Brief
Gather every line of the entries that includes the word "United".
┌──
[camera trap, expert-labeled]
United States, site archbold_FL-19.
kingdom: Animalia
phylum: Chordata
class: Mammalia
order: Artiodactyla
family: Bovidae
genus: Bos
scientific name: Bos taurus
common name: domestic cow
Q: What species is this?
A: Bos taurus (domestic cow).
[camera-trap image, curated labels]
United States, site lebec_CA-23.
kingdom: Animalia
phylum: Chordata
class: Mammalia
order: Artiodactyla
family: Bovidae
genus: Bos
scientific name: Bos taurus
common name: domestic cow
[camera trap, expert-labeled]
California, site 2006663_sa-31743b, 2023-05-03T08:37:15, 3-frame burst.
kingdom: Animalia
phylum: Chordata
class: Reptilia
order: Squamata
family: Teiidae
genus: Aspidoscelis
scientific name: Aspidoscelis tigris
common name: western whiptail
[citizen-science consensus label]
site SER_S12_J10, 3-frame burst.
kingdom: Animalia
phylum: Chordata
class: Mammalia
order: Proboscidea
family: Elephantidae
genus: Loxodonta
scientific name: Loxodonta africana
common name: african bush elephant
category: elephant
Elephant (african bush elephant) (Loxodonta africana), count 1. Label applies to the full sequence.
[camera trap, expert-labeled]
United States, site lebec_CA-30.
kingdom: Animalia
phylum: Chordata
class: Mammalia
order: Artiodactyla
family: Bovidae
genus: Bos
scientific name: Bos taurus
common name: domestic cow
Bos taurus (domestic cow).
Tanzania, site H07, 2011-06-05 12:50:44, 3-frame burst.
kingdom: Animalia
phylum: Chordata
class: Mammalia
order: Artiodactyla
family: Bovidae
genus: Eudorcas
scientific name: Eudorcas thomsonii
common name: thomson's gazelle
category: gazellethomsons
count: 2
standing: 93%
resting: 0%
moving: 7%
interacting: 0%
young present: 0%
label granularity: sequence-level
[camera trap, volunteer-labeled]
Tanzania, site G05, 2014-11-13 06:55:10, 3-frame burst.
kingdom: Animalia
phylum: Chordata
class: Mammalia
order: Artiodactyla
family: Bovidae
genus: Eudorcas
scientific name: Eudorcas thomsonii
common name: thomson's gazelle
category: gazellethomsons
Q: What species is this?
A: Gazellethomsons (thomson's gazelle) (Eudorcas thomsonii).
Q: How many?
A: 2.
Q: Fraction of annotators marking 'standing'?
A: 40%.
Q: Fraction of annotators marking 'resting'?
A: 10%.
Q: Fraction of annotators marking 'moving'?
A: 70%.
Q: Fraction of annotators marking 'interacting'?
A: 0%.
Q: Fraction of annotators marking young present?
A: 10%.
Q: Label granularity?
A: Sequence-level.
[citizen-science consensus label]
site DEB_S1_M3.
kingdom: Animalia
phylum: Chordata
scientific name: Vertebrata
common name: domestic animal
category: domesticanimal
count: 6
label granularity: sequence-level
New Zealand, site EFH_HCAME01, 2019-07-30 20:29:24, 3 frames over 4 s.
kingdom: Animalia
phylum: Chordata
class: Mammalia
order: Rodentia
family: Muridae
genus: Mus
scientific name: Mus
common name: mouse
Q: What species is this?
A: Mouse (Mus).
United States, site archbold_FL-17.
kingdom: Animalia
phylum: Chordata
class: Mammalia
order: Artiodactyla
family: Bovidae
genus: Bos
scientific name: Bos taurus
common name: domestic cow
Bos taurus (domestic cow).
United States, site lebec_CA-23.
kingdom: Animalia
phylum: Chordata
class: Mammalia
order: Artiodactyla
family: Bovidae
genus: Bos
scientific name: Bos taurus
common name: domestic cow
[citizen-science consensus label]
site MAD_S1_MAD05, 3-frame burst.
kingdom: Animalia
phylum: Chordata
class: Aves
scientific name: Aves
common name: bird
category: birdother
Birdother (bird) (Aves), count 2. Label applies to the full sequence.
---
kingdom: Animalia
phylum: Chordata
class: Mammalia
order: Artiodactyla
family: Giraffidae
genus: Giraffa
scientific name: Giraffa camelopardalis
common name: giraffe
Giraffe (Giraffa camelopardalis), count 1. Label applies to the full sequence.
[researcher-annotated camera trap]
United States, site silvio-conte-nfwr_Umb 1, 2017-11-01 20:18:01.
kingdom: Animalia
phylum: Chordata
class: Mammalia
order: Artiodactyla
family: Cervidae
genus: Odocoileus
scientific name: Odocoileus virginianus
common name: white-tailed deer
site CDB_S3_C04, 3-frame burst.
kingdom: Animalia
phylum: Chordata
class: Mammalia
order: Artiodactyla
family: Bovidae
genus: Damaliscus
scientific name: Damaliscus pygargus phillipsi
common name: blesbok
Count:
└──
Exercise response
United States, site archbold_FL-19.
United States, site lebec_CA-23.
United States, site lebec_CA-30.
United States, site archbold_FL-17.
United States, site lebec_CA-23.
United States, site silvio-conte-nfwr_Umb 1, 2017-11-01 20:18:01.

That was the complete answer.